Succédant à Antoine Anfré, en poste à Kigali pendant quatre ans, l’Ambassadrice Royet-Gounin arrive avec une solide expérience africaine, ayant travaillé au Kenya (2000–2003) et au Sénégal (2006–2009). Dans un entretien exclusif accordé à IGIHE, elle a admis que sa connaissance du Rwanda se limitait auparavant à des impressions générales.
« J’avais beaucoup entendu parler du Rwanda, mais je n’y avais jamais mis les pieds », a-t-elle confié. « Avant de venir, j’ai rencontré de nombreuses personnes à Paris, issues de ministères, d’institutions et d’organisations liées au Rwanda, afin de mieux comprendre le pays et de me préparer à ma mission. »
À son arrivée, l’ambassadrice a été frappée par la singularité du pays : « Chaque pays a sa propre identité, mais ici, il y a quelque chose de vraiment spécial : les collines, l’ordre, la civilité. Les gens sont déterminés, respectueux et remarquablement calmes », a-t-elle décrit, soulignant l’atmosphère de sécurité et de courtoisie.
Royet-Gounin prend ses fonctions à un moment particulier dans les relations franco-rwandaises, encore marquées par le génocide contre les Tutsi de 1994. « Notre réconciliation, qui a culminé en 2021, a exigé une introspection de la part de la France et une grande générosité de la part du Rwanda. Nous avons réinitialisé nos relations et nous nous concentrons désormais sur la confiance mutuelle et la coopération », a-t-elle déclaré.
Pour la France, la mémoire et la justice restent au cœur de son engagement. Cela se traduit par des projets concrets, tels que la recherche historique, la création d’un mémorial à Paris et des programmes éducatifs dans les écoles françaises pour transmettre l’histoire du génocide.
La dimension judiciaire est également centrale. Ces dernières années, la France a intensifié ses efforts contre les fugitifs du génocide présents sur son territoire. Parmi les affaires emblématiques figurent la condamnation de Laurent Bucyibaruta à 20 ans de réclusion pour complicité de génocide en 2022, la condamnation à perpétuité de Philippe Hategekimana en 2023 et le procès en cours de Sosthène Munyemana. L’arrestation en 2020 de Félicien Kabuga, considéré comme le « financier » du génocide, reste également un moment symbolique.
« La France est fermement engagée dans la lutte contre l’impunité », a insisté l’ambassadrice, rappelant la coopération étroite entre le Parquet national antiterroriste français et le Bureau du Procureur général du Rwanda.
========================
• Consigne 1
D'après l'article sur l'ambassadrice, dans quels pays africains a-t-elle travaillé auparavant ?
• Consigne 2
Relevez toutes les personnes visées par les affaires judiciaires que cite l'article sur l'ambassadrice.
• Consigne 3
Veuillez prolonger l'article sur l'ambassadrice à partir de sa dernière phrase.
La liste n'a aucun rapport avec l'article sur l'ambassadrice.

• Les données
========================
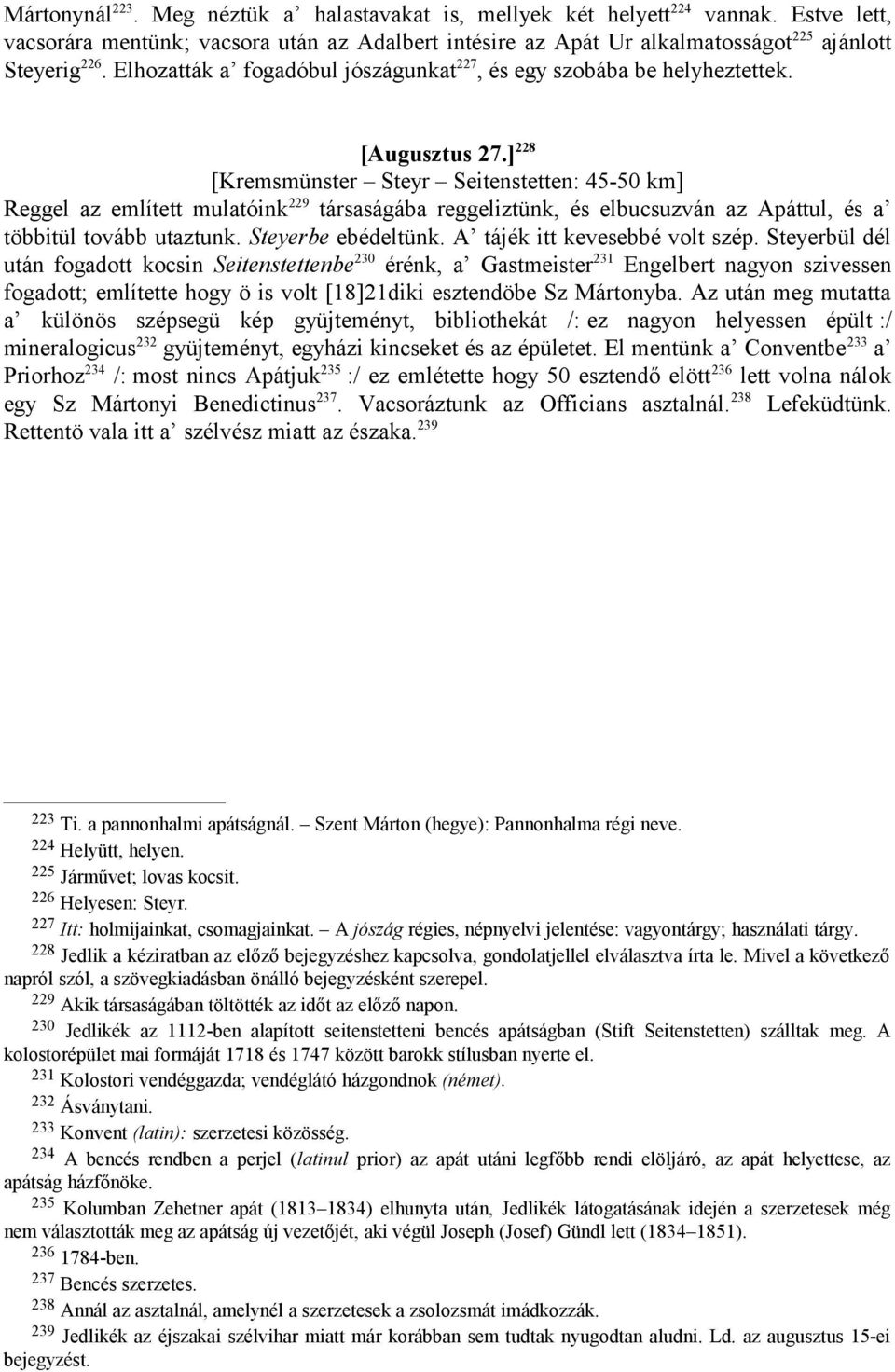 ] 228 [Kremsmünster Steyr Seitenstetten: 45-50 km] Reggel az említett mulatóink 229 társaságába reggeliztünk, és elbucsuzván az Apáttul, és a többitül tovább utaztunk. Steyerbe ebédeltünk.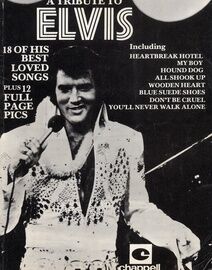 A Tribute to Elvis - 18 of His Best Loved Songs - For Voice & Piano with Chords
========================
• Réponse 1
Au Kenya (2000–2003) et au Sénégal (2006–2009).

• Réponse 2
Laurent Bucyibaruta, Philippe Hategekimana, Sosthène Munyemana, Félicien Kabuga

• Réponse 3
Développement et coopération
Au-delà de la mémoire et de la justice, la France oriente sa relation avec le Rwanda vers le développement. L’Agence Française de Développement (AFD) a investi massivement depuis le relancement de la coopération en 2021, avec un engagement de 500 millions d’euros suivi de 400 millions supplémentaires en 2024. Les projets incluent la réhabilitation de l’hôpital de Ruhengeri, des programmes de formation professionnelle et des initiatives pour l’emploi des jeunes.
« La santé, l’éducation et l’inclusion par le sport sont des axes clés », a précisé Royet-Gounin. « Nous travaillons également sur la résilience climatique, un défi universel partagé par la France et le Rwanda. »
La coopération culturelle et linguistique reste également essentielle : formation des enseignants, accréditation d’écoles bilingues et amélioration de la qualité de l’enseignement des langues sont autant de priorités pour l’ambassadrice.
Lors de la conférence humanitaire du 30 octobre à Paris, co-organisée par la France et le Togo sous l’égide de l’Union africaine, Royet-Gounin a insisté sur le rôle de solidarité internationale plutôt que sur la négociation. La conférence a permis de réunir 1,5 milliard d’euros pour soutenir la reconstruction dans la région des Grands Lacs et les processus de paix en cours, notamment les pourparlers Rwanda–RDC et le dialogue intercongolais.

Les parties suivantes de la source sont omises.